Robert Horton is a Scarecrow board member and a longtime film critic. He will be contributing a series of “critic’s notes” to the Scarecrow blog—a chance to highlight worthy films playing locally and connecting them to the riches of Scarecrow’s collection.
This week’s online opening doesn’t seem to be involved in revenue-sharing with theaters, so remember you can still do that with Spaceship Earth and Scarecrow. In the meantime, I needed to keep up with the latest in a series with Steve Coogan and Rob Brydon. You can rent the previous Trip installments at the re-opened Scarecrow Video pickup window, needless to say.
The Trip to Greece
The previous Trip movie left off with Steve Coogan being chased by terrorists across a North African desert, a welcome bit of surrealism that would not have been out of place in a Bob Hope-Bing Crosby Road picture (as I said in my Seattle Weekly review).
It comes as something of a disappointment that this daffy cliffhanger has been tossed aside with a couple of lines of dialogue in the follow-up film, The Trip to Greece. The new one retreats to the usual formula—pleasant enough, if a little tired. This time Coogan, Rob Brydon, and director Michael Winterbottom take their traveling shtick to the land of the classics, where echoes of The Odyssey don’t work quite as well as the Don Quixote references in The Trip to Spain, its predecessor (for my money, the funniest movie in the series).
Everybody’s a little bit older, and even as the two semi-friends make their way through a string of four-star Greek restaurants, the subject of mortality flickers. The nearness of a refugee camp clouds the sunny outlook of a drive through the olive trees, and a German waitress’s innocent question in the middle of a meal—“Do you want to continue?”—sounds ominously existential. This thread will continue through the film’s melancholy final stanza, following the trajectory of most of the other chapters. This has been signaled throughout the series by the soundtrack; even during the inspired bouts of joke-cracking and manic celebrity impressions, there was always Michael Nyman’s music (from Winterbottom’s Wonderland) to sadden the action. I think I actually like Spain the most because it flies off toward silliness at the end rather than rumination.
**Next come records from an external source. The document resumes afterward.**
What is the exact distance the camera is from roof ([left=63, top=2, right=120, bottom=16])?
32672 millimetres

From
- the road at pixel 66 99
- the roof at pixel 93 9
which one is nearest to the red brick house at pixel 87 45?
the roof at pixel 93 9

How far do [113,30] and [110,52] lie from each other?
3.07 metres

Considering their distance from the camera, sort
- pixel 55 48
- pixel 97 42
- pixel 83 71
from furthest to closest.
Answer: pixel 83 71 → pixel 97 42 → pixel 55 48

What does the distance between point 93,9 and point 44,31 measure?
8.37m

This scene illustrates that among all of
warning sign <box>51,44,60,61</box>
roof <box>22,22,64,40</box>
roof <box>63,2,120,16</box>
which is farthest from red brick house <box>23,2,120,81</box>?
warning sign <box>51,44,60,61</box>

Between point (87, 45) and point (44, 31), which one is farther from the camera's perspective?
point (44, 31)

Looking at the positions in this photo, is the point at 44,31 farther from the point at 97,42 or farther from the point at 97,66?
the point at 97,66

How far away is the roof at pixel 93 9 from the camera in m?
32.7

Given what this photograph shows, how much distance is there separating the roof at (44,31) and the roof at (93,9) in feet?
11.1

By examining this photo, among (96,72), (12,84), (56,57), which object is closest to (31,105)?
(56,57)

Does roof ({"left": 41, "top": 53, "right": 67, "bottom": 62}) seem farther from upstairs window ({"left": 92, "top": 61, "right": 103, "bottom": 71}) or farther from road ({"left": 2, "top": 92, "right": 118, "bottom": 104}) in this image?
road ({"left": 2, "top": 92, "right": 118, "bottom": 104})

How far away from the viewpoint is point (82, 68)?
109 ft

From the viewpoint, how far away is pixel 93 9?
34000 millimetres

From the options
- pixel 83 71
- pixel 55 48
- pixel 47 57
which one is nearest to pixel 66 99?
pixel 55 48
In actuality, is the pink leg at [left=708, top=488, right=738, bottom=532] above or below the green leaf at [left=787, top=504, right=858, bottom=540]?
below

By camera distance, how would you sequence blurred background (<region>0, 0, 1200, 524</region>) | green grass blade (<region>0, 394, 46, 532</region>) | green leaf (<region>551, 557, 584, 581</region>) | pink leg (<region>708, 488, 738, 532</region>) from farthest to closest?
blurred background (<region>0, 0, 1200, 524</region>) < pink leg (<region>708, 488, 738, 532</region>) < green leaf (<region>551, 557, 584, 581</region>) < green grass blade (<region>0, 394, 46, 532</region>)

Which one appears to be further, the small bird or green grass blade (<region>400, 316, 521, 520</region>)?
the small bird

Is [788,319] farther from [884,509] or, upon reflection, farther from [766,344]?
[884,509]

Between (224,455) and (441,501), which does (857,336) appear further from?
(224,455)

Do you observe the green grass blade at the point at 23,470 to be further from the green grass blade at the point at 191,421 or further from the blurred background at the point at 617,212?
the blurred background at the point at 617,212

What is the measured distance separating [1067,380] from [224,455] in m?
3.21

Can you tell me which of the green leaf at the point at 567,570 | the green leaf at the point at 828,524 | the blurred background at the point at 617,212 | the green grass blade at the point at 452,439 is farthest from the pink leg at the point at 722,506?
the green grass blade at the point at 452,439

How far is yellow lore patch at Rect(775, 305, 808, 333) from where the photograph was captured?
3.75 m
Things are perhaps just a little too settled overall in Greece, the rivalry between Coogan and Brydon now merely a routine, the romances of the past now mellowed into gesture. It’s still funny, and the impersonations are splendid. You still treasure the little anxieties about behavior; at what age, for instance, does one become too old to wear T-shirts with logos on them? Coogan always has a fussy opinion about these things.
They collaborators are allegedly going to take a break now, which sounds like a good idea. But I really have enjoyed these films, especially the subject of how men are measured by performance—in this case, two comedians one-upping each other, but in the larger sense (as when Coogan and Brydon take a competitive swim in the Aegean) the spectacle of men expected to define themselves through achievement and alpha-standards. They might be passing through the beauties of Italy or Greece, but Coogan and Brydon will still be peacocking their Mick Jagger impressions to death.
Robert Horton is a member of the National Society of Film Critics.